▸ **EXERCISE**
Could you rewrite everything in the material from the line containing "How many series does the legend list? 2" down to the line containing "Which series is" as a JSON list of strings, one per line, with blank lines and pictures left out?

Data entries
━━━━━━━━━━━━━━━━━━━━━━━━━━━━━━
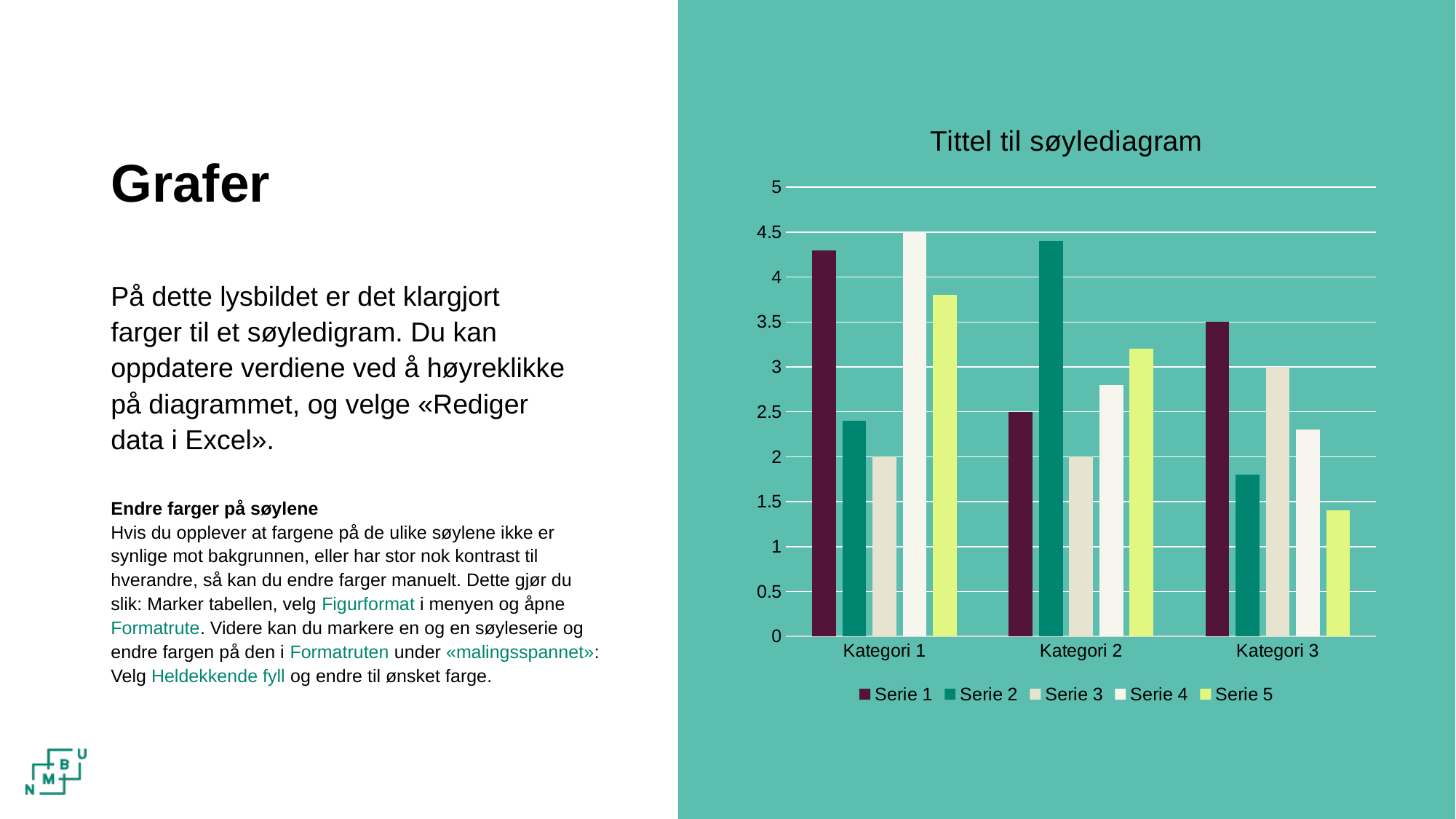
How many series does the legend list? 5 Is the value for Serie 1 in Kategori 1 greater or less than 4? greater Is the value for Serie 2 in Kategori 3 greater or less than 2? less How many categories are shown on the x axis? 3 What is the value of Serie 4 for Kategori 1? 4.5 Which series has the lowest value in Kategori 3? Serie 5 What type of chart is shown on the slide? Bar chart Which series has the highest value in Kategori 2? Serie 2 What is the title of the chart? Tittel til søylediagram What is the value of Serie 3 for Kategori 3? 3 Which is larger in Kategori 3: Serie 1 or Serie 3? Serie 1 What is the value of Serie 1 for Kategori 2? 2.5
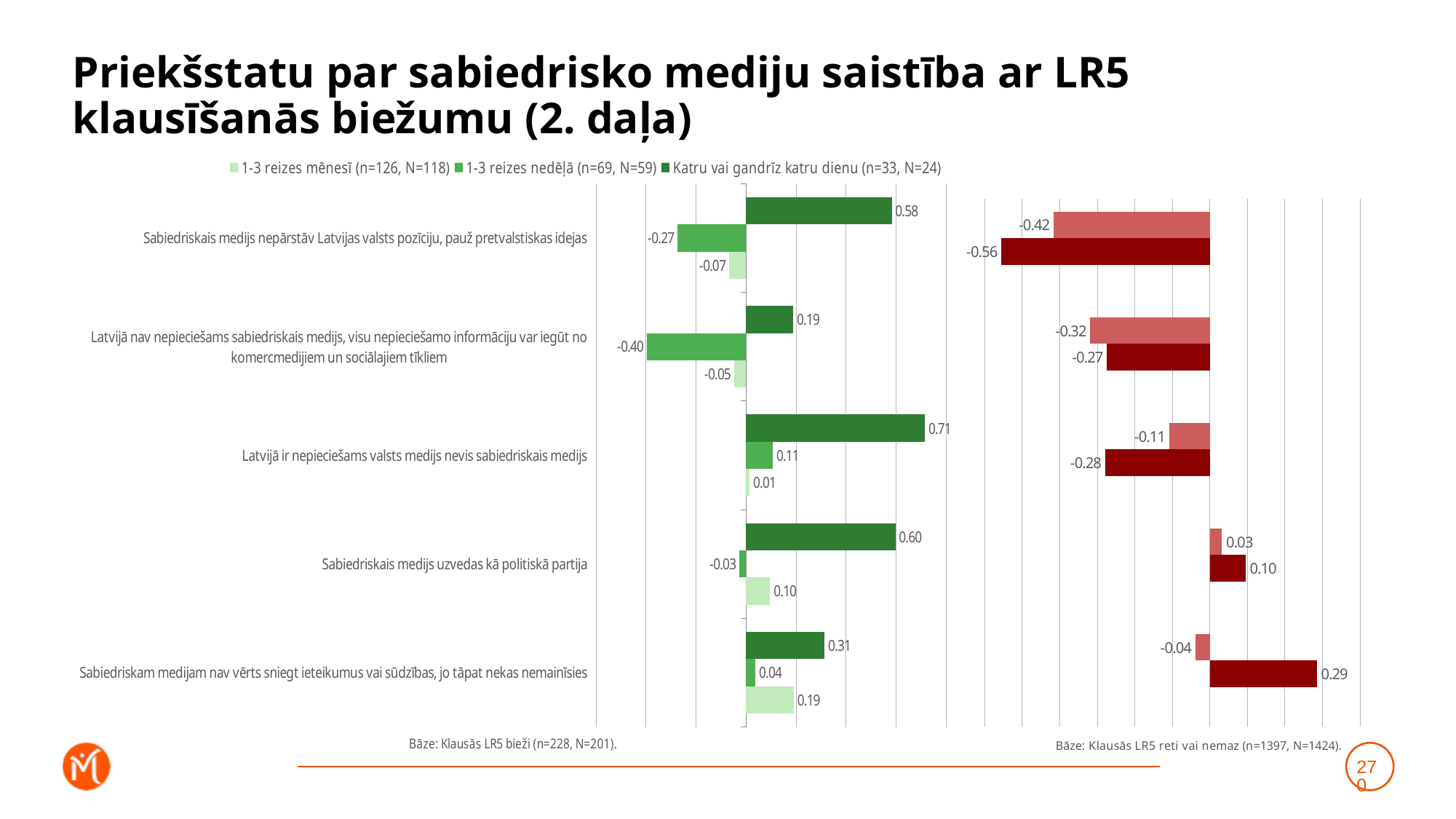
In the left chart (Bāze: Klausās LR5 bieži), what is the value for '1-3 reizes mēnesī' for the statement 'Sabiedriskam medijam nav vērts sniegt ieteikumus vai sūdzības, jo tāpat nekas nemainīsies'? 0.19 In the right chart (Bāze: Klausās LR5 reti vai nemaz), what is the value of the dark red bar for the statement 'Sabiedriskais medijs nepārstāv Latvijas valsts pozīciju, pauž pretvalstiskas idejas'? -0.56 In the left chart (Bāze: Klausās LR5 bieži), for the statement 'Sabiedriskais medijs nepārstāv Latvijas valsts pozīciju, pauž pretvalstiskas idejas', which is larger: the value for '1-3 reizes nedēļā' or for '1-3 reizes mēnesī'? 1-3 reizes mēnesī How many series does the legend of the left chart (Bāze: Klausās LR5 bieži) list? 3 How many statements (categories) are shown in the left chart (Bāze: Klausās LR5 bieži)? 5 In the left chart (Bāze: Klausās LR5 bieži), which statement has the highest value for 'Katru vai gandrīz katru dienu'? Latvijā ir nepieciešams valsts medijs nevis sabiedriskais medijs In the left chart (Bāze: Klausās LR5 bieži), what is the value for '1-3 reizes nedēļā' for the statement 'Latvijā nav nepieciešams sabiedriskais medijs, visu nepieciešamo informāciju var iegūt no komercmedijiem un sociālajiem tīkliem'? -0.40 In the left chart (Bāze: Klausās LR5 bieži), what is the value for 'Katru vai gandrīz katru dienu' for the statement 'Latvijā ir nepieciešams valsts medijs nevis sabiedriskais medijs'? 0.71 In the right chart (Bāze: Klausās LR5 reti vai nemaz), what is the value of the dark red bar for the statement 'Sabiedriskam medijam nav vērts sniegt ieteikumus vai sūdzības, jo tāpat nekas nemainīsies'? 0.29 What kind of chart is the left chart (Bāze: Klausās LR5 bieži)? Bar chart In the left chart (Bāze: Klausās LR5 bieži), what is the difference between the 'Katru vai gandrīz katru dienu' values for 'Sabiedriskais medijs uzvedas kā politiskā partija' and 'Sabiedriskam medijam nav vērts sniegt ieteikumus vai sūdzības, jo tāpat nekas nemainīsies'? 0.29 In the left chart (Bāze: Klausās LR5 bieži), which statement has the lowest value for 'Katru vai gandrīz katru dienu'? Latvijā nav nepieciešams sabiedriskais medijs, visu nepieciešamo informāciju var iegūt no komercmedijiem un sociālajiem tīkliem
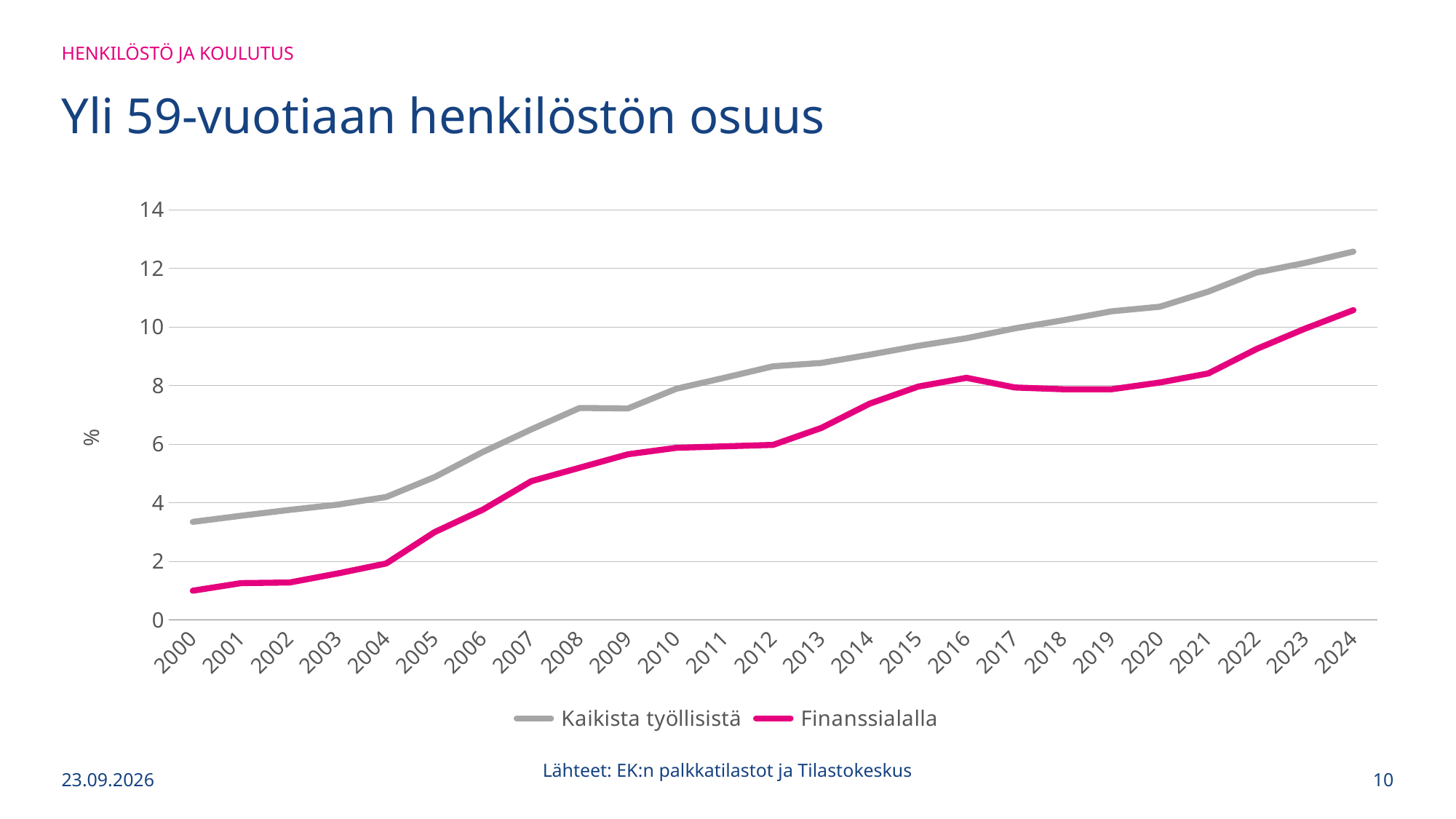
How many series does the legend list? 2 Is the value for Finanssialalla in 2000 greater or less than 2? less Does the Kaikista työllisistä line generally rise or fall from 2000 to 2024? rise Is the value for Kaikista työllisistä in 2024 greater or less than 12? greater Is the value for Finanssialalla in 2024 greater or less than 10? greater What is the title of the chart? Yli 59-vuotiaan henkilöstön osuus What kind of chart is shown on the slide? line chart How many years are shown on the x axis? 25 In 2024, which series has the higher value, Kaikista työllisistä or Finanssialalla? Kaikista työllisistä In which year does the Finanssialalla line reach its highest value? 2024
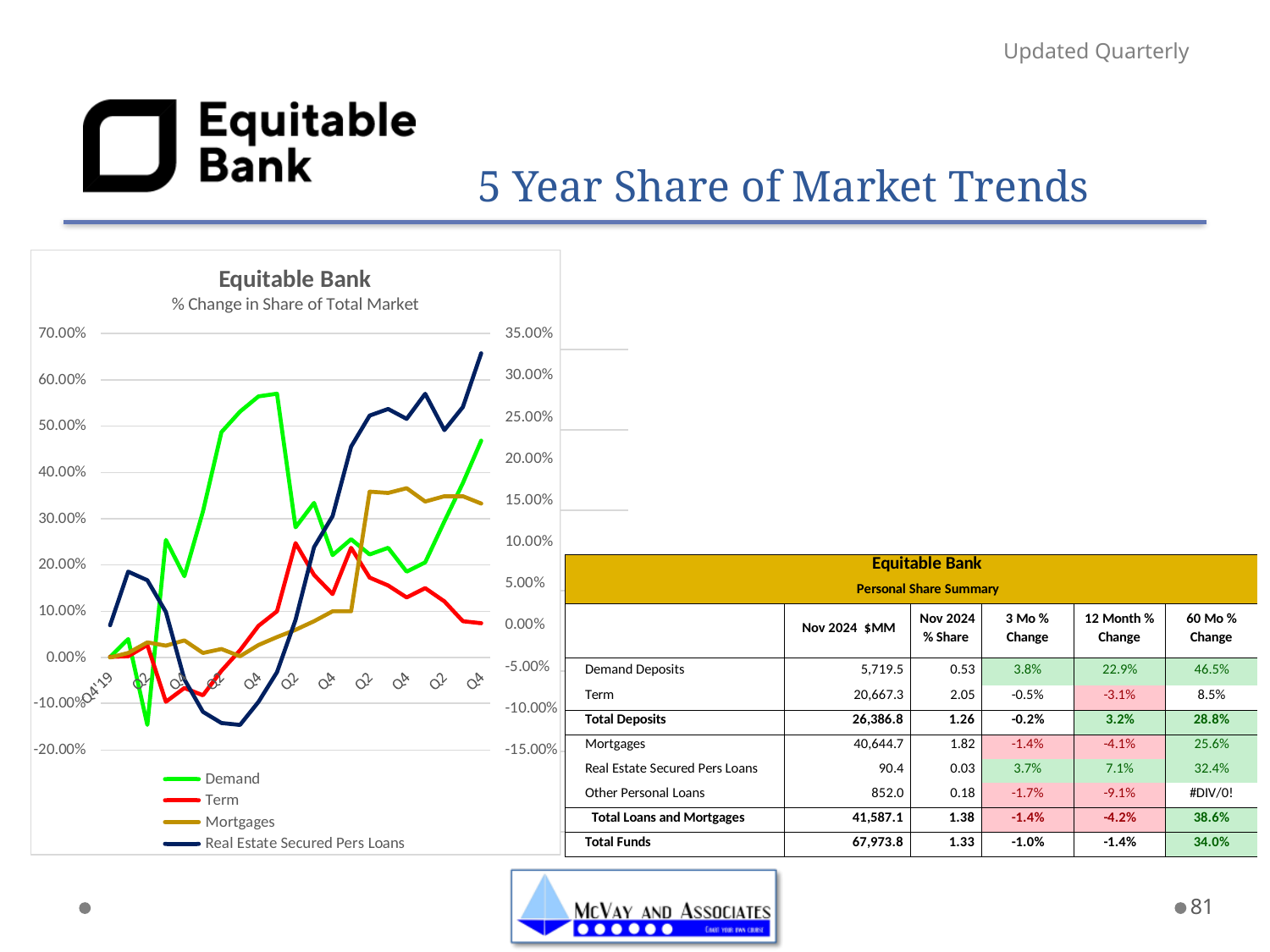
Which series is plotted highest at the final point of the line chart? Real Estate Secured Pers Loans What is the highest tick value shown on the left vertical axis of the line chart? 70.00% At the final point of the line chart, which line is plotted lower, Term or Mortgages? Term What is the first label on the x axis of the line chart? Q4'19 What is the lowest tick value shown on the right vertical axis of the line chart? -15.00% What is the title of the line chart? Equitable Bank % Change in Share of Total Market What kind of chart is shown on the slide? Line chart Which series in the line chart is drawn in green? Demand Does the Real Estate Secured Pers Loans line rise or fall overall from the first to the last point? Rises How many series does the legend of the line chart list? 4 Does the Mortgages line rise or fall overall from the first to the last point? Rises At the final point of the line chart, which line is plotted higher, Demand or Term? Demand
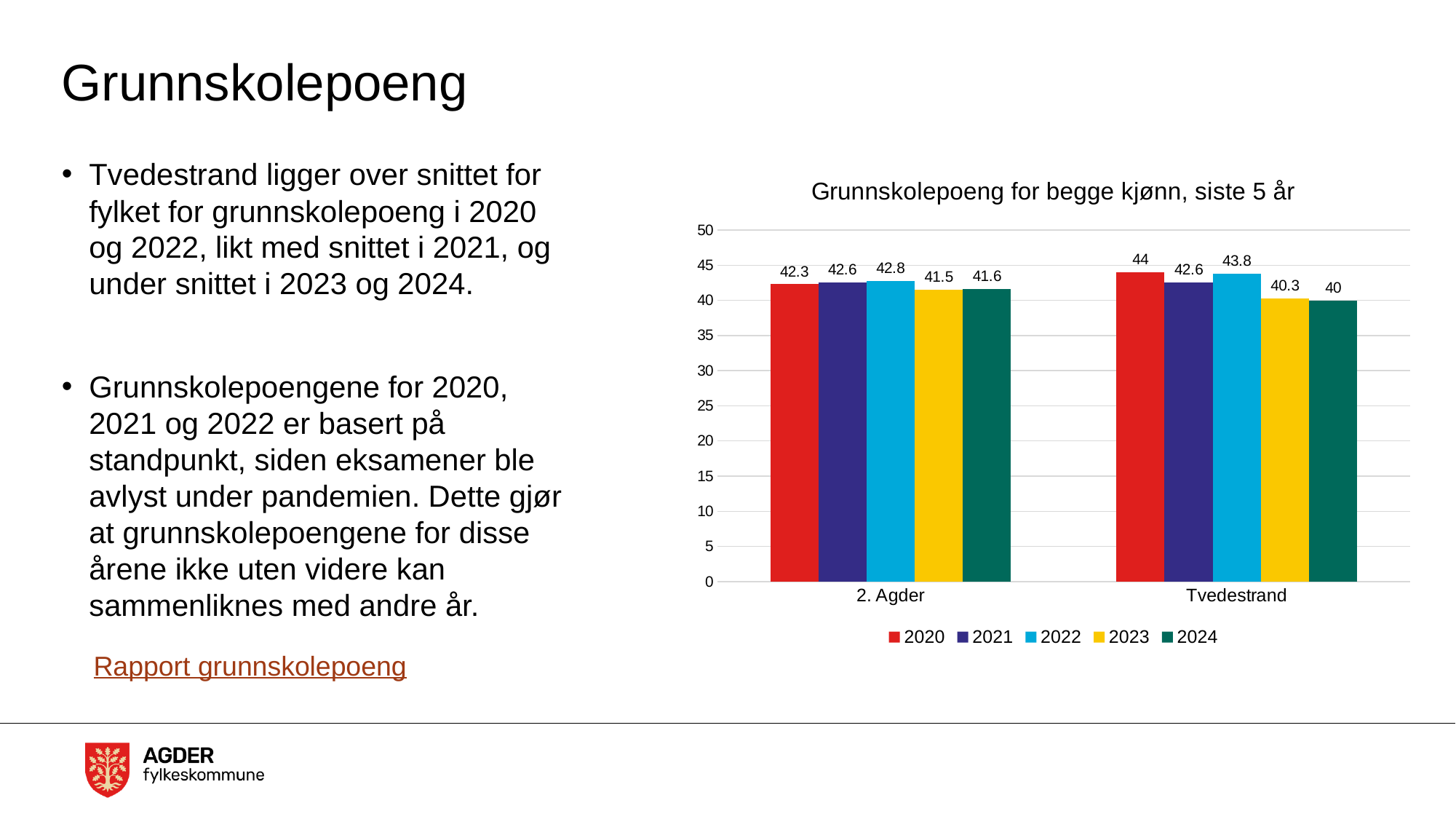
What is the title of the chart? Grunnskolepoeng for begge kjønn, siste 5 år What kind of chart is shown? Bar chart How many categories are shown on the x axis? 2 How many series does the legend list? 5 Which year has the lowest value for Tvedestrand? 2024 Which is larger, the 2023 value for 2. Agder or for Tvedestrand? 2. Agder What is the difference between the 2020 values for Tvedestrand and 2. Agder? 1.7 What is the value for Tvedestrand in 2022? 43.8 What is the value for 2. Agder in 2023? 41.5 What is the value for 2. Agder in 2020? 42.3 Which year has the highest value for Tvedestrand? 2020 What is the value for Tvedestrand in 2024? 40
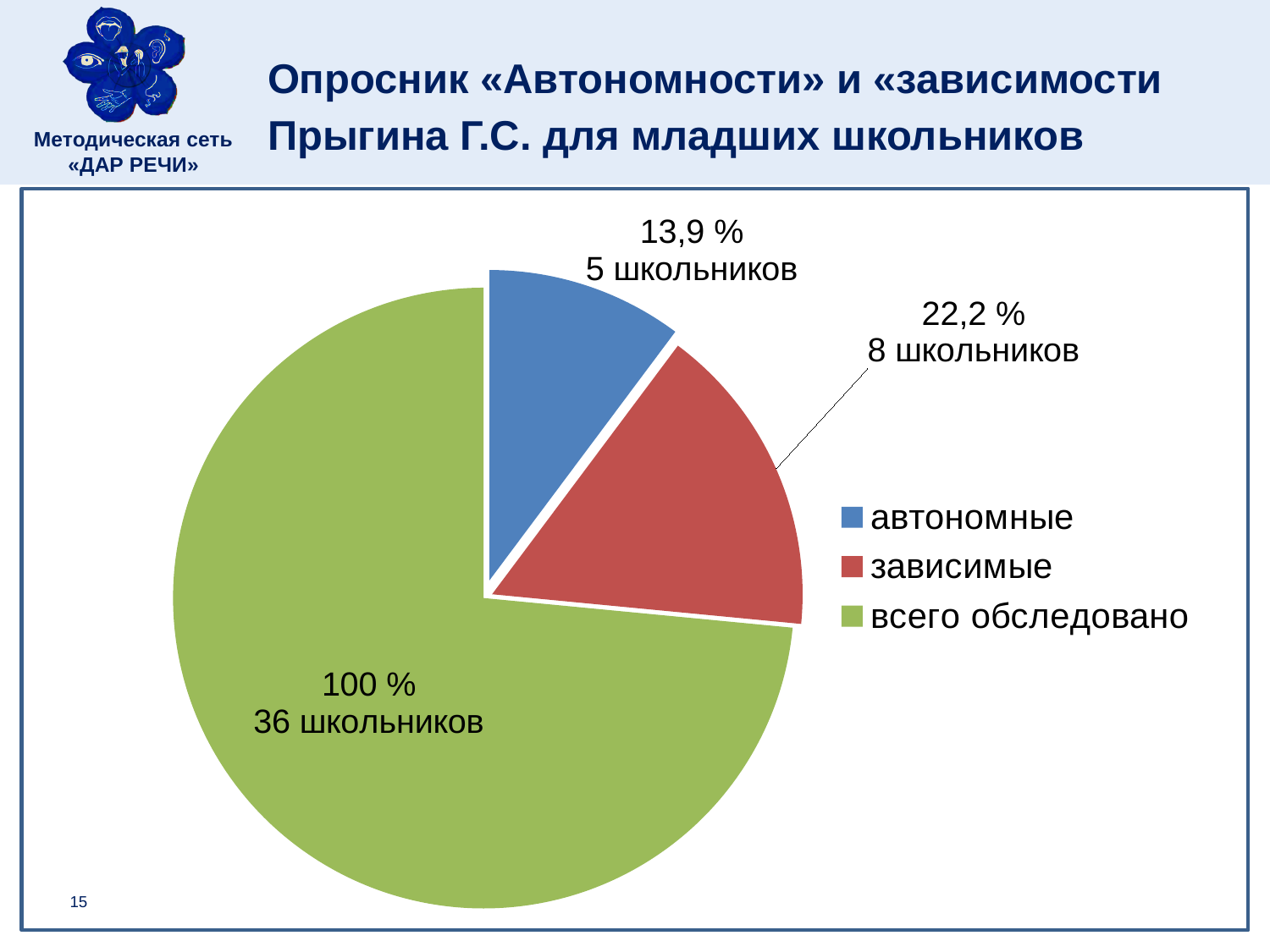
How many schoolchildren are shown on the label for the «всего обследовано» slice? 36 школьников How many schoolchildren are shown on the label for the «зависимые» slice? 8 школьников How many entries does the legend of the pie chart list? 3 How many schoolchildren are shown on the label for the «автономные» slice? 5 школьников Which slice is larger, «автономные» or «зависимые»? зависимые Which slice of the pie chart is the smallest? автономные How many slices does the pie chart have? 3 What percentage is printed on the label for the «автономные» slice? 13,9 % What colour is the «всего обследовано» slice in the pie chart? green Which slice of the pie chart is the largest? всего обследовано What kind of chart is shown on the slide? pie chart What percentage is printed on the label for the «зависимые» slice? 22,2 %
━━━━━━━━━━━━━━━━━━━━━━━━━━━━━━
▸ **RESULT OF THE TASK**
[
  "How many series does the legend list? 2 Is the value for Finanssialalla in 2000 greater or less than 2? less Does the Kaikista työllisistä line generally rise or fall from 2000 to 2024? rise Is the value for Kaikista työllisistä in 2024 greater or less than 12? greater Is the value for Finanssialalla in 2024 greater or less than 10? greater What is the title of the chart? Yli 59-vuotiaan henkilöstön osuus What kind of chart is shown on the slide? line chart How many years are shown on the x axis? 25 In 2024, which series has the higher value, Kaikista työllisistä or Finanssialalla? Kaikista työllisistä In which year does the Finanssialalla line reach its highest value? 2024",
  "Which series is plotted highest at the final point of the line chart? Real Estate Secured Pers Loans What is the highest tick value shown on the left vertical axis of the line chart? 70.00% At the final point of the line chart, which line is plotted lower, Term or Mortgages? Term What is the first label on the x axis of the line chart? Q4'19 What is the lowest tick value shown on the right vertical axis of the line chart? -15.00% What is the title of the line chart? Equitable Bank % Change in Share of Total Market What kind of chart is shown on the slide? Line chart Which series in the line chart is drawn in green? Demand Does the Real Estate Secured Pers Loans line rise or fall overall from the first to the last point? Rises How many series does the legend of the line chart list? 4 Does the Mortgages line rise or fall overall from the first to the last point? Rises At the final point of the line chart, which line is plotted higher, Demand or Term? Demand"
]